*** SOURCE PASSAGE ***

This is not a fete in here This is madness! -David Rudder circa 1988
Even by Trinidad's topee-tambo standards, which allow a Carnival fete to resume after a man is stabbed to death in front of the stage, the whole fete posse frenetically jumping up and wining down in the pool of his blood, the last week or so has been impressive. Your average cynical newspaper columnist barely had time to register astonishment over the First Citizens board of directors bending over backwards to give its departing CEO $10 million extra it had no obligation to pay whatever-and the new Minister of Finance actually taking it, firetruck the public and the Integrity Commission, let them think what they want!-before the new Minister of National Security (the old FIFA corruption scandal-ducker) was pussonally leading an attack against a band of criminals posing as university professors peacefully protesting the route of a necessarily ecologically-damaging highway. You could have "dead with laugh" over the first charge of the reformed Flying Squad (obviously capable of new lows), made up of two Cabinet ministers, the chief of defence staff, the commanding officer of the army and a whole heap of soldiers who, on the day, appeared to actively take over the role of the police present to do a job-one hesitates to say, "put down a wuk"-the police themselves might properly have refused.
Dr Wayne Kublalsingh, whose crime seems to be to care more about Trinidad's ecology than its Indians, was bodily lifted by two soldiers and carried away, but the professor can count himself luckier than the last ecology-minded protester who sat in the way of a construction vehicle on state-which is to say, "probably-illegal-and-certainly-unethical-but- executive government-backed"-business. Those with memories that go back longer than the last election, and which band of bandits snatched the Treasury that time, will recall Eden Shand, who himself lost a Cabinet post for telling the truth about the destruction of Trinidad's mountainsides by slash-and-burners and bench-and-builders, sitting down behind a Mack truck when Carlos John mobilised overnight a fleet of construction vehicles to pave part of the Savannah in a single morning. (And who could have predicted, when he was defacing a public green space with such private sector efficiency, that Carlos John would seem, in just a few short years, utterly restrained in comparison with today's man of action?) Where Dr Kublalsingh escaped his brush with the outlaws of the Ministry of National Security with only a bruise or two to his person and the laughable charge (laid by the Minister of National Security, not by a police officer before the magistrate) that Kub-lalsingh struck a police officer, Shand had five cubic yards of gravel dumped on him, and an excited call to "bring the hot mix fast."
But, before your laughing fit could have subsided over our own Jack of All Tirades running rough-shod over the Constitution to prove himself the Prime Minister's "man of action" (never mind the results, just look at the action!), you had to stand back, and then step back, and then step back some more to stand back and look up and only then look into the face of Prime Minister Kamla Persad-Bissessar being lifted high in the air by Shaquille O'Neal, the figurative and literal American basketball giant. Shaquille O'Neal was flown into Trinidad-at what cost, God and the new Minister of Finance alone know-to prove to black Trinidadians how easily they can be duped, or at least how easily their government thinks they can be-and this is not an Indian thing, it's a Trinidadian thing. Hoop of Life, the name given to this quarter's version of Colour Me UNC, is a basketball shooting competition (not even an actual basketball competition!) in which the State is putting up for grabs by community teams three cash prizes of a quarter of a million dollars for the third-placed team, half a million dollars for second and a cool million for the winner.

*** End of SOURCE PASSAGE ***

▸ EXERCISE REQUIREMENTS
Please translate this sentence from the column into Spanish: "Hoop of Life, the name given to this quarter's version of Colour Me UNC, is a basketball shooting competition (not even an actual basketball competition!) in which the State is putting up for grabs by community teams three cash prizes of a quarter of a million dollars for the third-placed team, half a million dollars for second and a cool million for the winner." The listing that follows the column comes from a separate source.

*** INFORMATION SUPPLIED ***

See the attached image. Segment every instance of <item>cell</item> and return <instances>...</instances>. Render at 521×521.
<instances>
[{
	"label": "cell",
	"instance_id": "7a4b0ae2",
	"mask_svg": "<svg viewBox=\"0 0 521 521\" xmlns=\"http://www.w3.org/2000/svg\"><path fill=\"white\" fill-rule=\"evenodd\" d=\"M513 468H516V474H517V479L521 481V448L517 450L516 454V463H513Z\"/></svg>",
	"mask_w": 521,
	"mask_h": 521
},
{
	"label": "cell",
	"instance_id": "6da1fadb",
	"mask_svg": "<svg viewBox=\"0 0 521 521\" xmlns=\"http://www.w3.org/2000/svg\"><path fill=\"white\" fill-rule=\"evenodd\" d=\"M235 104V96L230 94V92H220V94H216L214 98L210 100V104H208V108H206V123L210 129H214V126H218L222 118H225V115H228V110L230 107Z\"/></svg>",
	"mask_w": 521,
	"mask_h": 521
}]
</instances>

*** End of INFORMATION SUPPLIED ***

▸ TASK RESULT
Hoop of Life, el nombre dado a la versión de este trimestre de Colour Me UNC, es una competencia de tiros de baloncesto (¡ni siquiera una competencia de baloncesto de verdad!) en la que el Estado pone en juego, para equipos comunitarios, tres premios en efectivo: un cuarto de millón de dólares para el equipo en tercer lugar, medio millón de dólares para el segundo y nada menos que un millón para el ganador.